Brad Ziemer / British Columbia Golf
Corrine Allan doesn’t hesitate when asked if she thinks her golf course, now one giant water hazard, can recover from the devastation brought by the flooding in the Sumas Prairie area of Abbotsford.
“Oh gosh, yes,” says Allan, owner and general manager of Fraserglen Golf Course. “I am going to aim for March.There is a lot of water and debris on the course, but once that is cleaned up and the greens are cleaned over time, it will come back just fine.”
Make that lots and lots of water. Allan estimates her clubhouse and restaurant had as much as five feet of water inside them.
“And we have a lot of equipment, as do farmers in the area, that are under water,” she says. “We have our pro shop and a restaurant and another house on the property that are all ruined, basically.”
Fraserglen is one of many Fraser Valley golf courses impacted by last week’s flooding. The par 62 course,located on South Parallel Road near Highway 1, sits on 56 acres. “It’s devastating and I don’t think the shock has fully set in yet,” says Allan. “And nobody has insurance so we’re hoping the government will kick in.”
Flood insurance is not available to homes and businesses in the area because Sumas Prairie sits on a flood plain. Allan has been buoyed by the offers of support she has received. “People have reached out to us like you wouldn’t believe,” Allan says.
“And the golf industry is amazing. They are willing to help. From as far away as Calgary, we’re hearing,‘what can we send you, what can we do for you?’ It’s just really amazing.”
Allan refuses to feel sorry for herself. “I have my family healthy and we can just work really hard to make everything happen. We’ll just roll up our sleeves and get to work. I think that’s all you can do.”
Mission Golf Club wasn’t hit by serious flooding, but the atmospheric river that dropped record rainfall on the area has put one hole out of play. A slide occurred on Mission’s par 3 third hole, which also plays as No. 12 from a different tee for those playing 18 holes. Most of a rock wall fronting the green was washed away in the slide and head pro Mark Anderson expects the hole to remain closed until the early spring. “Luckily we have a practice hole (between holes 6 and 7) ,” Anderson said. “So we can turn that into a par 3. That’s a good back-up for us.”

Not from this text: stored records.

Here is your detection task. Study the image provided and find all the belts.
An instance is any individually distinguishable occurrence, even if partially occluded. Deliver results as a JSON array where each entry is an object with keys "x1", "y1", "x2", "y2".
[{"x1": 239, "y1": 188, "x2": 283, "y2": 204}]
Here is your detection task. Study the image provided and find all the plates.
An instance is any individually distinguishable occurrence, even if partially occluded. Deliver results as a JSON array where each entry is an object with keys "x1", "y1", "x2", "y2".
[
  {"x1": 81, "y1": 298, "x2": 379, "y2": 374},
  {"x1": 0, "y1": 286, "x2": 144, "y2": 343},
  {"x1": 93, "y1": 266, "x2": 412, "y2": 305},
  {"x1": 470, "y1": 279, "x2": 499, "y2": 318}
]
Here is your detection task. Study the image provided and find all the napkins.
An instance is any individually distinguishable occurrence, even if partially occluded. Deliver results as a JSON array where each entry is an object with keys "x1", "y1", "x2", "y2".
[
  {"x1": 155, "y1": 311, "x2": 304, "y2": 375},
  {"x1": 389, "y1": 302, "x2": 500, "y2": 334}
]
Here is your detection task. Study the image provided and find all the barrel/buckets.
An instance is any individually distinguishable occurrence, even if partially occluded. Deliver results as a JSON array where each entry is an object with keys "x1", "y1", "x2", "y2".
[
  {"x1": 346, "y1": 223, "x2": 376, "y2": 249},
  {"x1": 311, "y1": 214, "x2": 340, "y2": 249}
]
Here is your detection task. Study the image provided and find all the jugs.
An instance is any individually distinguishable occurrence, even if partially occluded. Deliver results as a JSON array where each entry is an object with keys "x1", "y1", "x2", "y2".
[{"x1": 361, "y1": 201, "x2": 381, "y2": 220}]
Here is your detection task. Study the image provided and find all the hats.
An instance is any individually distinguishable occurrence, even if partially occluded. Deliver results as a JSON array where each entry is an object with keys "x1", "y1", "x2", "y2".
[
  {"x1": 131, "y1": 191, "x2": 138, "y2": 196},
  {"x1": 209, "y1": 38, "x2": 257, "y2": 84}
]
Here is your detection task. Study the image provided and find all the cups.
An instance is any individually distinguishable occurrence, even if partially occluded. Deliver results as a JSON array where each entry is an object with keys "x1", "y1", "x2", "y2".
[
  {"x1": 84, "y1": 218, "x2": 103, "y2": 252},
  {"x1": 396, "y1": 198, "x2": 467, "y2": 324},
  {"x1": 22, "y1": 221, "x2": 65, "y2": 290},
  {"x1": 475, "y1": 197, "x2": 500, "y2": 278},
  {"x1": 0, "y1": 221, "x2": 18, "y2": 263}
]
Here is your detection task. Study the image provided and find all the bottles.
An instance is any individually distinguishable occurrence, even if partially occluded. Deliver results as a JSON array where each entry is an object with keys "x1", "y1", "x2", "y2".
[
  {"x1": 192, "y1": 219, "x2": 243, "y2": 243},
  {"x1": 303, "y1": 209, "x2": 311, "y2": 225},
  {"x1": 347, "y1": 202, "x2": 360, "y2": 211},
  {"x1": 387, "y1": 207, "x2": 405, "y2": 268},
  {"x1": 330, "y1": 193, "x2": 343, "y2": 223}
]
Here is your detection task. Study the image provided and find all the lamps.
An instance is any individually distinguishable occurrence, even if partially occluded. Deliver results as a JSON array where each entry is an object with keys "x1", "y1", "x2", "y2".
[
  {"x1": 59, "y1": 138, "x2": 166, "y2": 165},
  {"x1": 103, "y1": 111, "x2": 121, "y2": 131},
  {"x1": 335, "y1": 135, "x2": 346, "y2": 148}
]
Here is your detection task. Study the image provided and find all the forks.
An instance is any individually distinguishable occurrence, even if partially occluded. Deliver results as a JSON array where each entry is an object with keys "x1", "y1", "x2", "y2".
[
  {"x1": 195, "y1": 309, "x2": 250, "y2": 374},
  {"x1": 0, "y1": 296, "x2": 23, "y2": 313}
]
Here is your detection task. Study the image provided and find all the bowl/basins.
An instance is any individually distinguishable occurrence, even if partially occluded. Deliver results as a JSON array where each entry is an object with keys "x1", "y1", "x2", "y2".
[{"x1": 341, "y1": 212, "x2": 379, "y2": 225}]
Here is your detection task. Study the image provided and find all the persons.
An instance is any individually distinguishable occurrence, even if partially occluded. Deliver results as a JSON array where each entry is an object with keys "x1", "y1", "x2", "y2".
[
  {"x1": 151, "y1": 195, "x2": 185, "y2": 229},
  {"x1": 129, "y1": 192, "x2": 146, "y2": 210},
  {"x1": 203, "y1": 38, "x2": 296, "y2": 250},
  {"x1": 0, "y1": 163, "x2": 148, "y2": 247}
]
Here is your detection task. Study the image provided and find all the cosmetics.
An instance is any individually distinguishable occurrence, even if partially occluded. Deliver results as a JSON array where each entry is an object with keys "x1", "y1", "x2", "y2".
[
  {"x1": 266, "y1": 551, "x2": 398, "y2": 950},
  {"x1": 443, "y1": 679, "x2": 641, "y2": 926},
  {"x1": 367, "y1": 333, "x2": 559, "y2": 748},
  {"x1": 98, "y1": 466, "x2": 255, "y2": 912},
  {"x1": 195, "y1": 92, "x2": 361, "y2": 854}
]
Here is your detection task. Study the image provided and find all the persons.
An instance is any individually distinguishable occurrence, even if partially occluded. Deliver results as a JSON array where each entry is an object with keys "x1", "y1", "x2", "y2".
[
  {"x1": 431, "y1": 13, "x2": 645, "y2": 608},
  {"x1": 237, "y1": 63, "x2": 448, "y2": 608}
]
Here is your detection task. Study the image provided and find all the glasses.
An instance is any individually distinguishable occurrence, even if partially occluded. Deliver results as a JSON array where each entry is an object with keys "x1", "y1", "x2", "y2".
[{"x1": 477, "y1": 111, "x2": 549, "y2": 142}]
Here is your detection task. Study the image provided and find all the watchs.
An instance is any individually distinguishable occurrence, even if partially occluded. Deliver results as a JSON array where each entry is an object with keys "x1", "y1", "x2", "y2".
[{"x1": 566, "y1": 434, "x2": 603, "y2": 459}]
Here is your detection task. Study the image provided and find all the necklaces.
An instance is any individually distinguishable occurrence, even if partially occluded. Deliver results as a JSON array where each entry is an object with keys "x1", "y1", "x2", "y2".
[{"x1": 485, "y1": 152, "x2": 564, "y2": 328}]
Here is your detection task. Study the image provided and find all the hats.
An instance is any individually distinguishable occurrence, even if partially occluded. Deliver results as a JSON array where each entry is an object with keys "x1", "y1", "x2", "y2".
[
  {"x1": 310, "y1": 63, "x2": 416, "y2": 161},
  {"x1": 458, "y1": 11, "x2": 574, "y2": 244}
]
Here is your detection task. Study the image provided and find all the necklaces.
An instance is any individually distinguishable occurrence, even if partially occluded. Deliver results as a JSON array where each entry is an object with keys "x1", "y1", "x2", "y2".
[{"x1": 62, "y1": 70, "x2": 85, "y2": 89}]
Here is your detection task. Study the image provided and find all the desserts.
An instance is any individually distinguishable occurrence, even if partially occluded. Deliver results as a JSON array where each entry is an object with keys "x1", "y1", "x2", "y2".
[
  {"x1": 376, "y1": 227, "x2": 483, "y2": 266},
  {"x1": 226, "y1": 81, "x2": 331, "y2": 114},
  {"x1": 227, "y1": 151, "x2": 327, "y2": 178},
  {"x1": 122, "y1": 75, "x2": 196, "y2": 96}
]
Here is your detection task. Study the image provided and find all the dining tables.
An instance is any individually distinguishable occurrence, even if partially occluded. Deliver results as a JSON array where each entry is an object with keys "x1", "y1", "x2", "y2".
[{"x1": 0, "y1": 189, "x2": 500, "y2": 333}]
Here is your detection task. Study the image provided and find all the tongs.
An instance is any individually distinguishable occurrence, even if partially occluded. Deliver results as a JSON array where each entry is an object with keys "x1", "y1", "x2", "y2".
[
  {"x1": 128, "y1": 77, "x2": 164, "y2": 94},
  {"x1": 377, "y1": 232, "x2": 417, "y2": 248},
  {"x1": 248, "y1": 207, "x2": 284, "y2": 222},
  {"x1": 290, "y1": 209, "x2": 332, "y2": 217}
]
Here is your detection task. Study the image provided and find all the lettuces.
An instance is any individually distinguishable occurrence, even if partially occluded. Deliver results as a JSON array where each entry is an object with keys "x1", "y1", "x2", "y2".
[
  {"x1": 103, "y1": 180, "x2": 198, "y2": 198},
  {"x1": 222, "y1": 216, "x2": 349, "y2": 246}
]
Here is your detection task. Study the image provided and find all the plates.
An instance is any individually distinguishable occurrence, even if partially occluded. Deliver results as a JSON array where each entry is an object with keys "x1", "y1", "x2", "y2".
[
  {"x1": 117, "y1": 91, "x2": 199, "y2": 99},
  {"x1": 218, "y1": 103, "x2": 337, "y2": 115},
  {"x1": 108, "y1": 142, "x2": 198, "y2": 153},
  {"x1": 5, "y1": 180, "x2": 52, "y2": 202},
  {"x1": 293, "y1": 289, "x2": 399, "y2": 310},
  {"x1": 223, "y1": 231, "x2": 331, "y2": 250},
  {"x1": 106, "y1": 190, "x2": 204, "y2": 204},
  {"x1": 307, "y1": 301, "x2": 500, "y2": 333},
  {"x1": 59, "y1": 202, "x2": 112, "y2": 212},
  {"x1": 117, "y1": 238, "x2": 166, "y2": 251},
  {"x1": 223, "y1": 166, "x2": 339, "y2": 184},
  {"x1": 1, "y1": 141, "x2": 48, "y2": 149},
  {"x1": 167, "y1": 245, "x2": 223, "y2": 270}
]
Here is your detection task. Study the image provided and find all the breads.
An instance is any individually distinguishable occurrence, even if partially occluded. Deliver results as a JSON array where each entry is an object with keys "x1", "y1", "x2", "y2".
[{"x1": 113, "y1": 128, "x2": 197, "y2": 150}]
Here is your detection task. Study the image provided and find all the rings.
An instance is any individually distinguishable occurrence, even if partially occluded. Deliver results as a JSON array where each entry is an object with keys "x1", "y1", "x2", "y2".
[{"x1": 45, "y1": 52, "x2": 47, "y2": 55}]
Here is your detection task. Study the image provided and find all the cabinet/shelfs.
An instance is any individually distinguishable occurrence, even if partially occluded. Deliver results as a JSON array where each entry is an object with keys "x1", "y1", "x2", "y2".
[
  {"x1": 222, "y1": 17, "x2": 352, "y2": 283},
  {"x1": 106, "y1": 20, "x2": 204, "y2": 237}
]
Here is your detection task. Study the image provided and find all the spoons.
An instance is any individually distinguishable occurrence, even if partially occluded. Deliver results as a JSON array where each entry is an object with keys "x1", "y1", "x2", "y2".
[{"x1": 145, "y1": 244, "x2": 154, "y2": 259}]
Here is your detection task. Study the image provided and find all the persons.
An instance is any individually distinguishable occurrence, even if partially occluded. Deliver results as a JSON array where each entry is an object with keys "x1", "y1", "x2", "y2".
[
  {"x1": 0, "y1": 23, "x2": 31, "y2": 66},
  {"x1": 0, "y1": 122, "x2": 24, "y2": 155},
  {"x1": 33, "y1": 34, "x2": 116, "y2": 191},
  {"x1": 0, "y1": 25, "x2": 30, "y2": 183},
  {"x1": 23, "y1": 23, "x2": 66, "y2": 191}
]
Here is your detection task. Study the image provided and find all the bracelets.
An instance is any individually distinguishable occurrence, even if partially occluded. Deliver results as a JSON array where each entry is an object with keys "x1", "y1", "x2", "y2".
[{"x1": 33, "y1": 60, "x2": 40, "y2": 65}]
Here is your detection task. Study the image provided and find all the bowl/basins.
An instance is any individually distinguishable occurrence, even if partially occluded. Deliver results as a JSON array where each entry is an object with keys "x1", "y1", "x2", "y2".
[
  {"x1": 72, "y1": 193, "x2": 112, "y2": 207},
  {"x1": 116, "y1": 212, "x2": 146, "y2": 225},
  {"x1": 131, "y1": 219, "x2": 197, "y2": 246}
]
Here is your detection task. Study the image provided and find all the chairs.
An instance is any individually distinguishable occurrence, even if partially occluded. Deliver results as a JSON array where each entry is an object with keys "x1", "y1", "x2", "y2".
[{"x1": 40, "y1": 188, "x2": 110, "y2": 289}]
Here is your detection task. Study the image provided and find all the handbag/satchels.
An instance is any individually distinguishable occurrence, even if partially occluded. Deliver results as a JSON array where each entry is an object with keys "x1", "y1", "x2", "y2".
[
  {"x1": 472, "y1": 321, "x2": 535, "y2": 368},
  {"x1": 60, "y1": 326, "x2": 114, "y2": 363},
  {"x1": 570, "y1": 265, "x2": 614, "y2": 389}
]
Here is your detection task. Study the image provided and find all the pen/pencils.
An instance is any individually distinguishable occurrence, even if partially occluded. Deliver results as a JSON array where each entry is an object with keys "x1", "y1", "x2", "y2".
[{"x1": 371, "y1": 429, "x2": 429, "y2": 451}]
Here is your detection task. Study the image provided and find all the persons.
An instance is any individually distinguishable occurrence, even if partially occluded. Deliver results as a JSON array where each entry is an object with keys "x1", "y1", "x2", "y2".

Chilliwack courses were also hit hard. Royalwood was completely under water and remained closed as of Nov. 21. Nearby Chilliwack Golf Club hopes to re-open some time this week. “We can actually see our golf course again,” said Chilliwack general manager Bryan Ewart. “I think we’ll be okay. None of our buildings were damaged and we’ll get out of this relatively unscathed, unlike some of our neighbours.
“For a while there we had four island greens. It would be good for our marketing: TPC (Sawgrass) has nothing on us.” Ewart said the flooding and this past summer’s heat dome have made it a tough year. “These extremes are pretty harsh,” Ewart says. “I have been here 10 years now and have never experienced anything like this. We keep saying we are so ready for this year to be done.”
BACK IN BUSINESS
The lower portion of Belmont Golf Course in Langley had eight to 10 feet of water on it at one point. Troy Peverley, vice president of the West Coast Golf Group, said the course would be open for nine-hole play this week. Swaneset Bay in Pitt Meadows has all 36 of its holes back in play and the WCGG’s other course, Hazelmere in Surrey, has re-opened after being closed for a couple of days. Pitt Meadows Golf Club remained closed as of Nov. 21. It had large pools of standing water and some damage was done to its bridge on the ninth hole.